Earlier, Ms Jones revealed proposals to put local councils in charge of community services, such as GPs' surgeries, district nurses and mental health, arguing delays to treatment would be reduced by integrating much of the health and social care system.
"Navigating the complexities of the health and social care system in its current form is confusing and time-consuming for patients, many of whom are in a vulnerable state," she said.
"Anyone who has waited for their social care package to be implemented, or who has a family member who has needed to move from health to social care services, will know that there are often long delays whilst they wait for bureaucratic decisions to take place."
The last re-organisation of the Welsh NHS was in 2009 when 22 local health boards and seven trusts were replaced by the seven current health boards.
Under Plaid's re-organisation proposals, which the party said could take three years to bring in, responsibility for planning and running acute and specialist hospitals would be carried out by one national hospital board.
Local authorities would manage community services, but the party said some larger authorities could devolve responsibility to large groups of GPs.
The plans were ridiculed by the Welsh Labour government as "the end of the NHS as we know it",
A spokesman for Health Minister Mark Drakeford said: "Plaid is proposing little more than the break up of the NHS and condemning the health service to years of chaotic, confusing and a hugely costly reorganisation with these nonsensical plans to give local politicians direct control of planning community services, including GP care and mental healthcare, at a time when money should be invested in frontline services."
Conservative shadow health spokesman Darren Millar said "another expensive change" was not the answer to the "significant problems" facing the Welsh NHS.

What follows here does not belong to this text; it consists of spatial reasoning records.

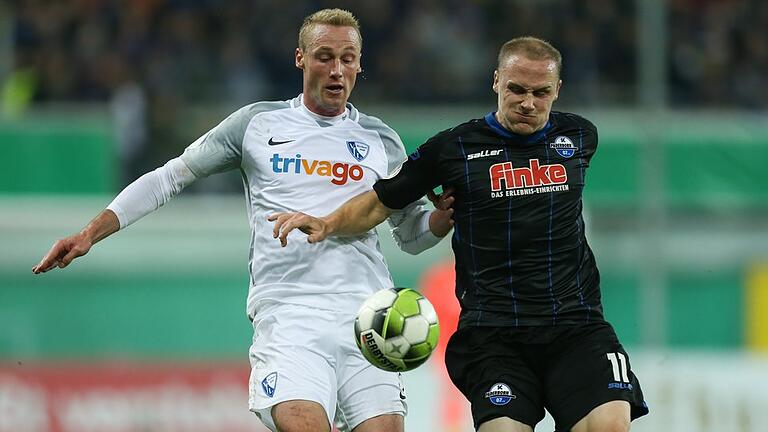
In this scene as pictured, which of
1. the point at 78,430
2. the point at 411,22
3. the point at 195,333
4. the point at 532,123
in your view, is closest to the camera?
the point at 532,123

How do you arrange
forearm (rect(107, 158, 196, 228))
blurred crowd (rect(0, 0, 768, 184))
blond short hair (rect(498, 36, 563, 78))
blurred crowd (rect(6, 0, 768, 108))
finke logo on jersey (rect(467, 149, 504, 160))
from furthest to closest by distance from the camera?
blurred crowd (rect(6, 0, 768, 108)) → blurred crowd (rect(0, 0, 768, 184)) → forearm (rect(107, 158, 196, 228)) → finke logo on jersey (rect(467, 149, 504, 160)) → blond short hair (rect(498, 36, 563, 78))

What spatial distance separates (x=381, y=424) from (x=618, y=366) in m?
1.08

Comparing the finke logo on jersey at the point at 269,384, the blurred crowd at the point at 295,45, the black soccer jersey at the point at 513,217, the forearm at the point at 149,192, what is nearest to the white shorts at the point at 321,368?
the finke logo on jersey at the point at 269,384

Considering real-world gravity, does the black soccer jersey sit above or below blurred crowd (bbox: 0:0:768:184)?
below

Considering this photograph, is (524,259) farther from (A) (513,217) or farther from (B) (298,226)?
(B) (298,226)

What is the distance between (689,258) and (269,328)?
31.0 ft

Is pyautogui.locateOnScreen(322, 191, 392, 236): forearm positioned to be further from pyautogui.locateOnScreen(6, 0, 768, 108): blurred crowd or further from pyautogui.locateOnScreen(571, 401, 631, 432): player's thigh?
pyautogui.locateOnScreen(6, 0, 768, 108): blurred crowd

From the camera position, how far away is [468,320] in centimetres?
654

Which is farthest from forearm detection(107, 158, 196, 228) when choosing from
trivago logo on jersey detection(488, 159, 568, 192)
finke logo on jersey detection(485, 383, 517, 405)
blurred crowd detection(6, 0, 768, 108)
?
blurred crowd detection(6, 0, 768, 108)

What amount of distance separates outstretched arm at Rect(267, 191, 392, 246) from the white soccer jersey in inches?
5.2

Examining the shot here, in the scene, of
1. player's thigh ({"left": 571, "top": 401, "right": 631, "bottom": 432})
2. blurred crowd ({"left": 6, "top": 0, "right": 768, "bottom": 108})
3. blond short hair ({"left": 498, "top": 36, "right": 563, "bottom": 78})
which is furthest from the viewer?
blurred crowd ({"left": 6, "top": 0, "right": 768, "bottom": 108})

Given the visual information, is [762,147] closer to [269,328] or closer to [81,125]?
[81,125]

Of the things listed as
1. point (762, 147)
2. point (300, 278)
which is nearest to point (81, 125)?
point (762, 147)

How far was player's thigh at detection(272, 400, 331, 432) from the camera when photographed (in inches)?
251
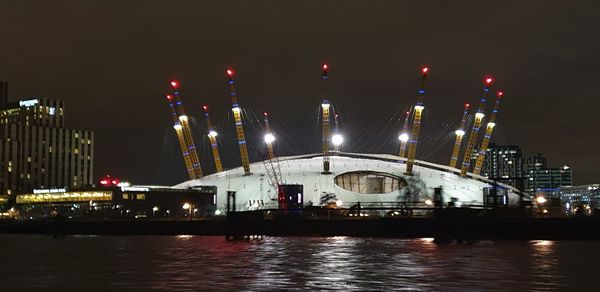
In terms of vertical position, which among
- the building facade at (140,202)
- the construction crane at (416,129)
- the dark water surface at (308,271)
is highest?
the construction crane at (416,129)

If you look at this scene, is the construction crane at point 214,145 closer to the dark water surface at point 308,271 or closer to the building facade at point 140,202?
the building facade at point 140,202

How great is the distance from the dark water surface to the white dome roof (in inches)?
3710

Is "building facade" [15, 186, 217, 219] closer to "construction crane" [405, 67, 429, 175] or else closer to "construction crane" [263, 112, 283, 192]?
"construction crane" [263, 112, 283, 192]

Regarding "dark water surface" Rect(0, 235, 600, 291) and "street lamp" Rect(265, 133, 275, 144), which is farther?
"street lamp" Rect(265, 133, 275, 144)

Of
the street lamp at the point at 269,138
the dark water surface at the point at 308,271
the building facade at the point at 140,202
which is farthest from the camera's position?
the street lamp at the point at 269,138

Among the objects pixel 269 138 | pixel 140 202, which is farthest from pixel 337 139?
pixel 140 202

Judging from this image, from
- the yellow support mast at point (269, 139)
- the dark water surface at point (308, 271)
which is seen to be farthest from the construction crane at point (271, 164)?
the dark water surface at point (308, 271)

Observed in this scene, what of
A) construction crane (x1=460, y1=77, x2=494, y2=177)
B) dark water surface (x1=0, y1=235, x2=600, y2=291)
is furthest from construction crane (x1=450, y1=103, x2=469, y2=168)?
dark water surface (x1=0, y1=235, x2=600, y2=291)

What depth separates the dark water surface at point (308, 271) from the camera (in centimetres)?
3155

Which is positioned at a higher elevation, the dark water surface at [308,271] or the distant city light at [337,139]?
the distant city light at [337,139]

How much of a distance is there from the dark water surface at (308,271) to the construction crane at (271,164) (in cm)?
10354

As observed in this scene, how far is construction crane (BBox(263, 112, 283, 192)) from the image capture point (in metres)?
158

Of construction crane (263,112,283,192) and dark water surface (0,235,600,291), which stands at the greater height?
construction crane (263,112,283,192)

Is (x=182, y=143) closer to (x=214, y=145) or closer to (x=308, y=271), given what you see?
(x=214, y=145)
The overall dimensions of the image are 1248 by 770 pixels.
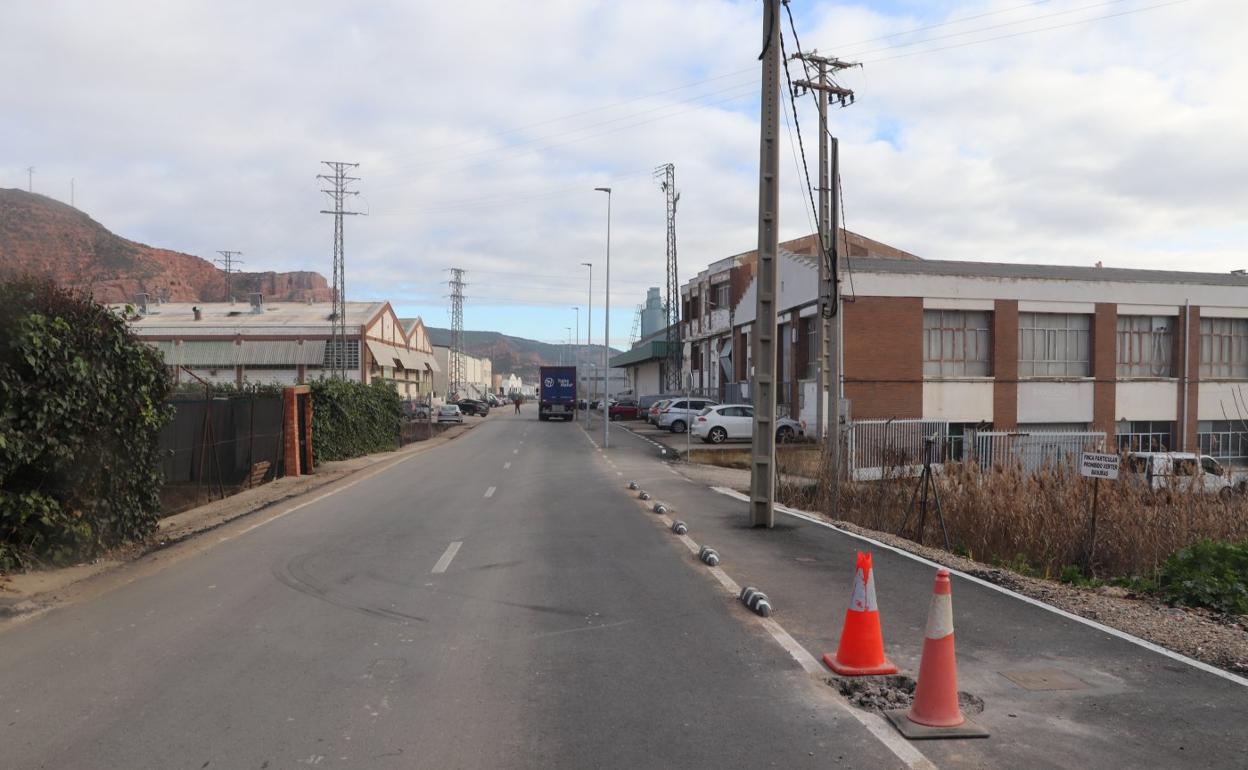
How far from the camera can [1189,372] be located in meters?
37.7

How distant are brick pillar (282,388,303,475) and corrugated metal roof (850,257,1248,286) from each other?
21205 millimetres

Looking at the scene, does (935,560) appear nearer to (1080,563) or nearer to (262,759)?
(1080,563)

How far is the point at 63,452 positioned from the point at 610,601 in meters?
5.95

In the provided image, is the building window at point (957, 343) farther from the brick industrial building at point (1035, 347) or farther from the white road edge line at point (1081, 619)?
the white road edge line at point (1081, 619)

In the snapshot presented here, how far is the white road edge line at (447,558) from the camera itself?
385 inches

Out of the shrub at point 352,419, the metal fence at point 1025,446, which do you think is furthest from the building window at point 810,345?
the shrub at point 352,419

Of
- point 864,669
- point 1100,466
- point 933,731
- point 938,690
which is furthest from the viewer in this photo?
point 1100,466

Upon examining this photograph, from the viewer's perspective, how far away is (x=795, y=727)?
16.4 feet

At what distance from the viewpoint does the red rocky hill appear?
10867mm

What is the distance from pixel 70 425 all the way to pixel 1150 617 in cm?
1075

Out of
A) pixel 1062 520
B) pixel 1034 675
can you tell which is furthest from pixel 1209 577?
pixel 1034 675

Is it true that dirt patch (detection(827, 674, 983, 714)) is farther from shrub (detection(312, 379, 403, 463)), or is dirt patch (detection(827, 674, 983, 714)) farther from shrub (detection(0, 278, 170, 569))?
shrub (detection(312, 379, 403, 463))

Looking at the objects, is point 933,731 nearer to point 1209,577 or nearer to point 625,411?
point 1209,577

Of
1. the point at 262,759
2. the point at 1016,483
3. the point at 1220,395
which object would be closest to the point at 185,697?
the point at 262,759
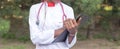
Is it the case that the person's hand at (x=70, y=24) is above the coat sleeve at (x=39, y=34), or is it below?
above

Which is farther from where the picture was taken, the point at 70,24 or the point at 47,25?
the point at 47,25

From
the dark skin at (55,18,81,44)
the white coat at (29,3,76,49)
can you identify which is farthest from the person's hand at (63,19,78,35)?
the white coat at (29,3,76,49)

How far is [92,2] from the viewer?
3.28 m

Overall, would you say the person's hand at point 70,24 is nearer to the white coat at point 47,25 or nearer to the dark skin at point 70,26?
the dark skin at point 70,26

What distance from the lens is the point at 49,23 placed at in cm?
153

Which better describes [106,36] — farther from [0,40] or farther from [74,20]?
[74,20]

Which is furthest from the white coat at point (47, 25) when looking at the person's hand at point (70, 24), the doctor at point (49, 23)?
the person's hand at point (70, 24)

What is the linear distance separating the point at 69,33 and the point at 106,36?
3791 mm

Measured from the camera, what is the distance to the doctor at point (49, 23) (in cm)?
152

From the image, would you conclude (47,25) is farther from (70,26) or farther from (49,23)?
(70,26)

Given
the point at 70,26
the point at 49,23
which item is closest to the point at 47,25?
the point at 49,23

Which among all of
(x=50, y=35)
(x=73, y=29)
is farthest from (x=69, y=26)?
(x=50, y=35)

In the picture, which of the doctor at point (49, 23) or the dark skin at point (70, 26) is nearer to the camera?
the dark skin at point (70, 26)

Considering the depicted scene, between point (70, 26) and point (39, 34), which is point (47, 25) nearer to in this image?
point (39, 34)
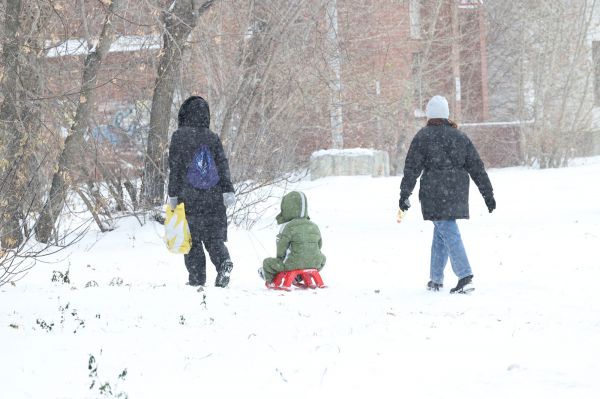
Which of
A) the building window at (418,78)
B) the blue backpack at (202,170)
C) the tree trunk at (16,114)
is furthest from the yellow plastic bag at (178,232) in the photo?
the building window at (418,78)

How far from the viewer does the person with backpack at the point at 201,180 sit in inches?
353

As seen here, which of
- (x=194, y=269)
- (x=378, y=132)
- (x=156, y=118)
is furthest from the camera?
(x=378, y=132)

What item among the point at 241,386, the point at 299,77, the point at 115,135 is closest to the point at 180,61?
the point at 115,135

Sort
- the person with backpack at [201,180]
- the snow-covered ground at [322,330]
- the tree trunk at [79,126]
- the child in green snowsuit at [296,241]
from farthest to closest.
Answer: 1. the tree trunk at [79,126]
2. the child in green snowsuit at [296,241]
3. the person with backpack at [201,180]
4. the snow-covered ground at [322,330]

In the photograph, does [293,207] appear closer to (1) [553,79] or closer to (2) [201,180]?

Analysis by Nick Servini, BBC Wales political editor
Plaid believe this proposal will achieve something that has achieved Holy Grail status whenever reform of the NHS is discussed; the integration of health and social care.
The inevitable criticism will be that major re-organisation is the last thing the NHS needs at a time when it is already under severe pressure.
And it would put major new levels of responsibility and power into the hands of councillors at a time when re-organisation of local government is on the agenda as well.
The party acknowledges major re-structuring like this will be costly, but insists it can be offset by savings that could arise from the creation of a more seamless service.
All eyes will now be on the potential cost of any proposals to pay for social care, which is clearly what the party would like to do.